Hypocrisy rules, as I’ve said many a time. Anyway, so nothing new under the sun continues as a theme, but the real reason I was drawn to this link is that hero Charles Handy gave the 2005 lecture, and in expounding his ten moral dilemmas to address in modern business life, he uses “Eudaimonia” as his archetype for the duty to “flourish”. Good read actually, Handy’s usual folksy style advice, including a good reminder that for Adam Smith these personal duties came before capitalism. [Previous eudaimonia references.]

Current Peyote Reference

Continuing the thread on psychedelics place in the study of consciousness, here is a bang up to date “scientific” study on the use of Peyote – OK so it’s from the media school of “Today US researchers announced …”, but it’s current and credible. [BeliefNet via Scott over at MoQ Discuss.]

Damned by faint praise in the headline …

“Peyote Doesn’t Damage Brain”

… the article acutally focusses on

“Quite the contrary, these individuals [Sacramental Peyote Users] scored higher on several indicators of mental health … etc … “

Twas ever thus.

Post Note : This blog is about knowledge, not “drugs”.

My opening remark, about the school of journalistic scientific reporting ….
is the same school as “lies, damn lies and statistics”, geddit yet ?

Nowhere in my post, nor in the article actually, are there any positive assertions of causality, reason or responsibility, though there are some disclaimer (truism) negative assertions in the interests of political correctness – well don’t blame us, we didn’t say xxxx was the cause, etc.

Causality (how and why) is a whole other ball game;
Beyond journalism, and most of science for that matter.

Microsoft must actually be worried by Google

Not content with announcing a new on-line service rather than shrink-wrapped s/w sales strategy, Microsoft are pushing ahead with this Open Content Alliance project to scan out of copyright books.

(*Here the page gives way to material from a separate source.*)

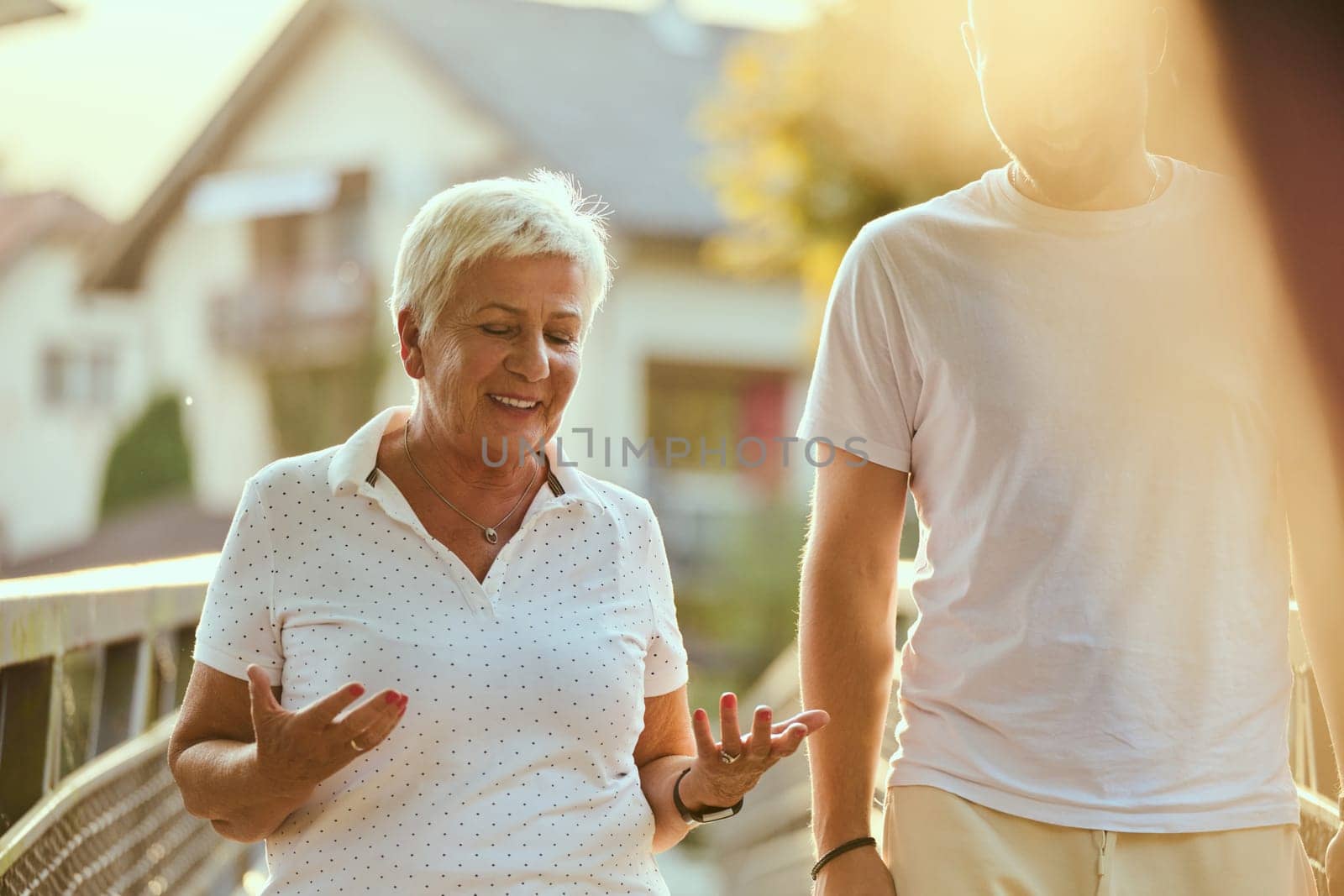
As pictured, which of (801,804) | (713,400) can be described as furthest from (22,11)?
(713,400)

I hope the “content” doesn’t become some pawn in the megalomaniac competitive game. [Most recent Google news here.]

Another Closet Philosopher

I blogged a month or so ago about re-discovering management guru Peter Drucker, and being interested to discover his Vienna Circle history. I notice in this post from Piers Young at MonkeyMagic, whilst stumbling across Drucker, he lets slip his first degree in Philosophy. Kept that quiet Piers.

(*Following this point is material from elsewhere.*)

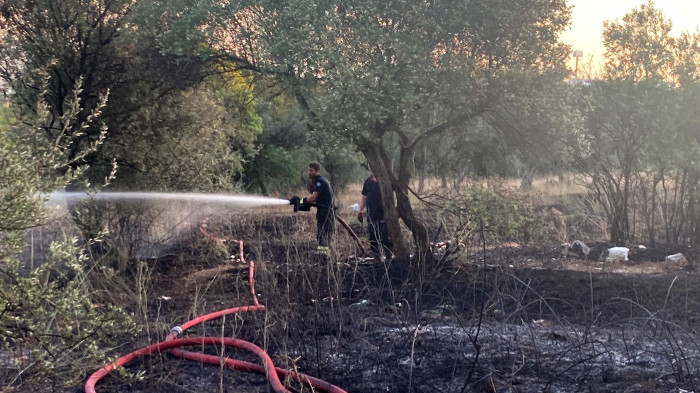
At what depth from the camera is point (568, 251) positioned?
11.8 metres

Rise and fall in the news.

Incidentally, being 50 next birthday was not the reason that I followed this link. I too have only recently begun reading Gibbon.

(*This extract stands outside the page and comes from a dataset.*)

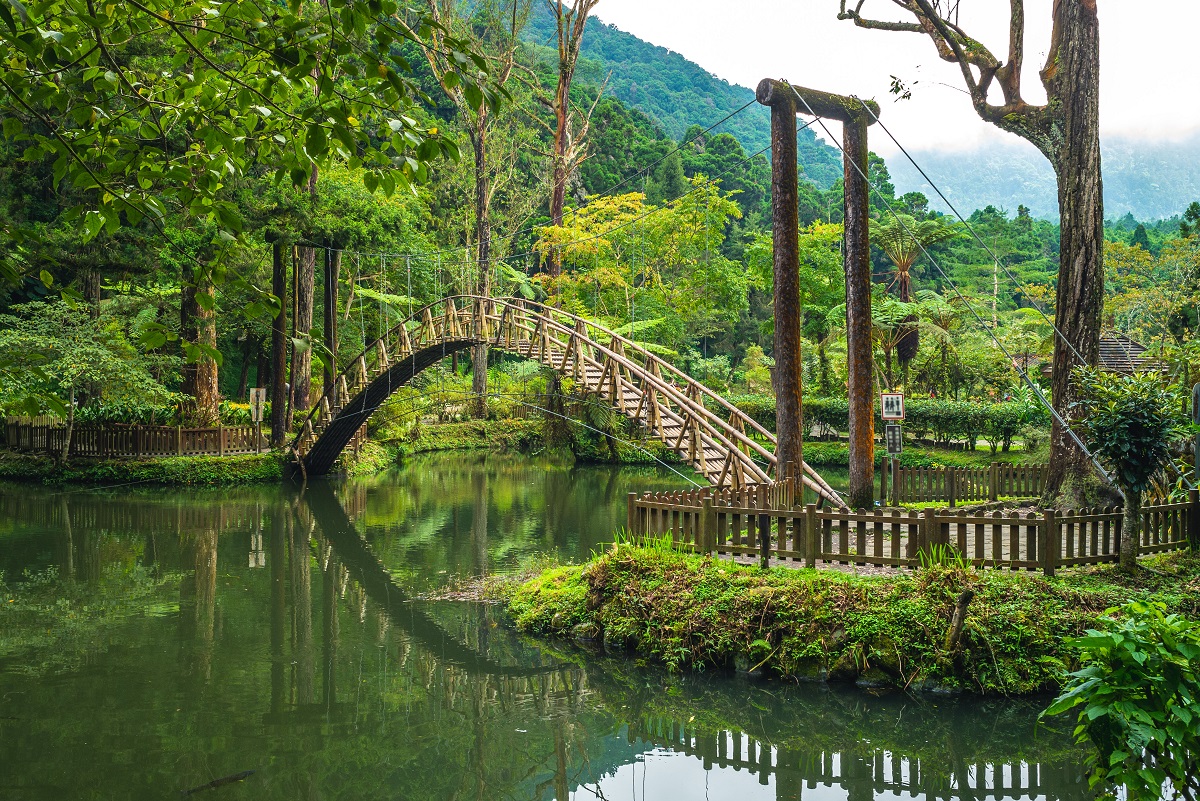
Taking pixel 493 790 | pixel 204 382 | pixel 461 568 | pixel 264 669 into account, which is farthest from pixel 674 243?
pixel 493 790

No, the reason I followed it was for this Mark Bernstein post next door, on US news priorities. [via Oliver Wrede] Made me smile.

Google Drops One

Interesting. Posted several times and exchanged comments with Georganna, that Google is truly amazing in indexing seemingly insignificant little blogs like ours, totally in minutes flat, 24, 7, like amazing, however you look at it.

Matt Mower seems to have dropped off their radar. I wonder how that happens. Is there a blacklist 😉 Conspiracy theorists need not apply.